CHIARAVALLE - Non fa un passo indietro il primo cittadino Damiano Costantini, denunciato per atti persecutori da una dipendente comunale con cui aveva avuto una relazione. «Ho chiesto alla giunta e ai consiglieri un atto di responsabilità negli interessi dei cittadini: terminare il programma di mandato»

Il sindaco Damiano Costantini

 

«Non mi dimetto. Ho chiesto alla giunta e ai consiglieri un atto di responsabilità negli interessi dei cittadini: terminare il programma di mandato». Così il sindaco di Chiaravalle Damiano Costantini rompe il silenzio dopo l’inchiesta per stalking che lo ha travolto. Da fine novembre, sul primo cittadino pende la misura cautelare del divieto di avvicinamento a una dipendente comunale, con cui aveva stretto una relazione d’amore. Più volte, dopo l’esplosione dell’indagine, la minoranza ha chiesto a Costantini un passo indietro.
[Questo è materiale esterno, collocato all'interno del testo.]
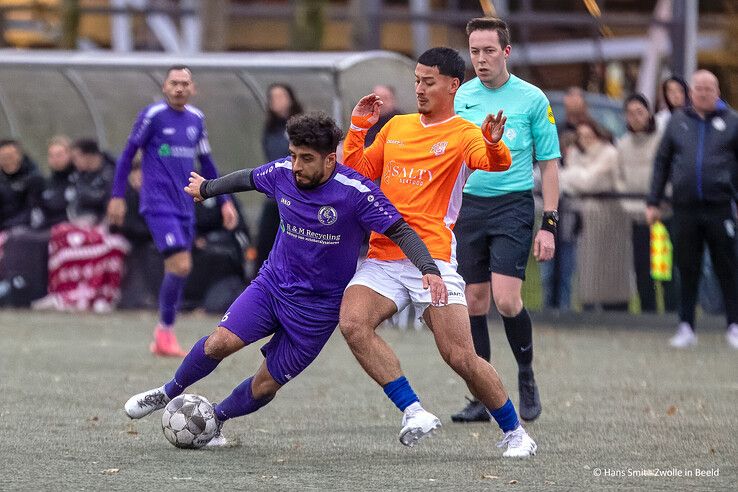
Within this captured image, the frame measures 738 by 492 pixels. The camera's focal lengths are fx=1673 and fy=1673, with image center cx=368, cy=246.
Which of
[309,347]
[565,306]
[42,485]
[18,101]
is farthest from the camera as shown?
[18,101]

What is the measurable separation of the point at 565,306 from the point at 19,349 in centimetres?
561

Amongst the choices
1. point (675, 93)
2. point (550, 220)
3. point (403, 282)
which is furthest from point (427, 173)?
point (675, 93)

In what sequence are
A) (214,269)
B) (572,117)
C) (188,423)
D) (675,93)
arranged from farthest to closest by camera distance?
(572,117) < (214,269) < (675,93) < (188,423)

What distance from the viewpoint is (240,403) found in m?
8.07

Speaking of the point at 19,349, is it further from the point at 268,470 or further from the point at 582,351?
the point at 268,470

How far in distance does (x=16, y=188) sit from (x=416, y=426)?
10748 millimetres

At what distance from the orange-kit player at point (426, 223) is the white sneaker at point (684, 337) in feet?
21.5

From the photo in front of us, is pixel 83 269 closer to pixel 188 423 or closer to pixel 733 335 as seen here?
pixel 733 335

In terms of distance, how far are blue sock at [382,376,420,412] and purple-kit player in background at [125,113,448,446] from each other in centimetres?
43

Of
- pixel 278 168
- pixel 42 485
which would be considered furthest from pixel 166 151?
pixel 42 485

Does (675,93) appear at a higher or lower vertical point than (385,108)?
higher

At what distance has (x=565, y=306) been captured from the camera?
16.2 meters

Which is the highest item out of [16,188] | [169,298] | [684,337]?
[169,298]

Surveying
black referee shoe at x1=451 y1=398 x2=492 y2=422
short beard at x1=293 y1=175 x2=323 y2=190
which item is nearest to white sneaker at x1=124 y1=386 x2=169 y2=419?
short beard at x1=293 y1=175 x2=323 y2=190
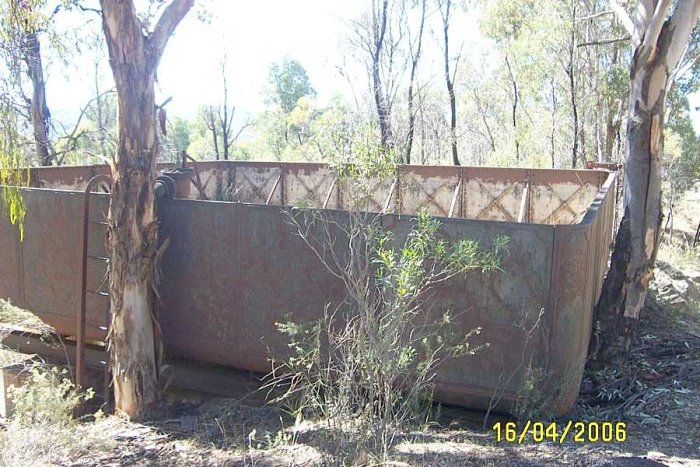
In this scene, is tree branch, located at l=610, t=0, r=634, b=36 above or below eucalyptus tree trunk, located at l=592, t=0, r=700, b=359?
above

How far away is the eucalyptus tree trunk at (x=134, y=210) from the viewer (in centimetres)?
600

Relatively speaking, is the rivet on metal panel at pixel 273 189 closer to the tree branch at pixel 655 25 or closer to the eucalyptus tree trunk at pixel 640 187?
the eucalyptus tree trunk at pixel 640 187

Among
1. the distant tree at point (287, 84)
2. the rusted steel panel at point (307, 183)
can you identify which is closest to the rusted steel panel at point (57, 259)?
the rusted steel panel at point (307, 183)

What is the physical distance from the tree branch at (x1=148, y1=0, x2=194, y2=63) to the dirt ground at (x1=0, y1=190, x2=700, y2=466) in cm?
348

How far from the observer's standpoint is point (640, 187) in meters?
6.77

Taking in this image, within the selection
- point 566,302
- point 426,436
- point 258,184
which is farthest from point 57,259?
point 566,302

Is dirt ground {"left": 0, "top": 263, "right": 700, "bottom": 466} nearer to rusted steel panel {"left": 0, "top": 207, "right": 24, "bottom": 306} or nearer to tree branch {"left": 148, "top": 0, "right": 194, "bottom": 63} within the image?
rusted steel panel {"left": 0, "top": 207, "right": 24, "bottom": 306}

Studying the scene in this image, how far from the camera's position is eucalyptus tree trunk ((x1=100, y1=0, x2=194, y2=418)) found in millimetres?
6004

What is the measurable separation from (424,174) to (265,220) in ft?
17.4

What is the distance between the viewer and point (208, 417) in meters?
6.01

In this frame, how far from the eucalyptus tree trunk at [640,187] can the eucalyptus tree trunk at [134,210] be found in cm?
Result: 461

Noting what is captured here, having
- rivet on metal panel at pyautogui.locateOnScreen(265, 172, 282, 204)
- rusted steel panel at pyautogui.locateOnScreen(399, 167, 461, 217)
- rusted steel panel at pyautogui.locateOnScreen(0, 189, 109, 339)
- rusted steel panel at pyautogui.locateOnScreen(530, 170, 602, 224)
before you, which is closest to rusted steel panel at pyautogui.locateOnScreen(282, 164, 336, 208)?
rivet on metal panel at pyautogui.locateOnScreen(265, 172, 282, 204)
Il mio primo messaggio al pubblico – ha fatto sapere tramite una nota stampa – è teso a far chiarezza su alcune accuse mosse agli assessori e consiglieri di maggioranza dalle forze politiche di opposizione in modo strumentale per scopi elettorali, compresa l’accusa di un loro presunto atteggiamento di silenziosa connivenza nei miei confronti. Questi ultimi sono sempre risultati estranei su come è sorta e sviluppata la mia vicenda personale. Anche dopo la notifica del provvedimento temporaneo a mio carico, ho scelto di concerto con il mio avvocato di ottemperare all’obbligo di riservatezza sulle indagini, anche difensive, ancora in corso e pertanto di non informare neppure il gruppo di maggioranza Chiaravalle Domani. Sottolineo che tutti i componenti sono rimasti totalmente ignari rispetto alla questione personale che mi vede coinvolto. Proprio per la tematica su cui verte l’ accusa che mi viene rivolta, ho invitato il gruppo di maggioranza a continuare a progettare con ancora più forza le iniziative contro la violenza di genere in cui l’amministrazione si impegna da anni. Gli assessori e i consiglieri di maggioranza non hanno mai
abdicato, e mai lo dovranno fare, ai loro valori e ai loro principi in materia».

«Di fronte alla richiesta di dimissioni mossa dalle forze politiche di opposizione alla mia persona e all’intera maggioranza, ho chiesto alla giunta e ai consiglieri un atto di responsabilità negli interessi dei cittadini: terminare il programma di mandato, evitando che una sola questione personale – peraltro da affrontare nelle sedi appropriate – cancelli tutto ciò che di importante è stato finora realizzato a Chiaravalle e soprattutto impedisca di portare a termine e finanziare i numerosi progetti in essere, ad alcuni dei quali (lavori pubblici), insieme all’Assessore, voglio dedicarmi fortemente in questo ultimo scorcio di mandato per non perdere i finanziamenti banditi dallo Stato. Dobbiamo questa prosecuzione non solo ai tantissimi elettori che ci hanno scelto nel 2018, ma a tutti i chiaravallesi che in questi anni hanno visto la radicale trasformazione della città e hanno anche ottenuto soluzioni ai loro singoli problemi grazie ad un nuovo modo di dialogare e cooperare per il bene comune».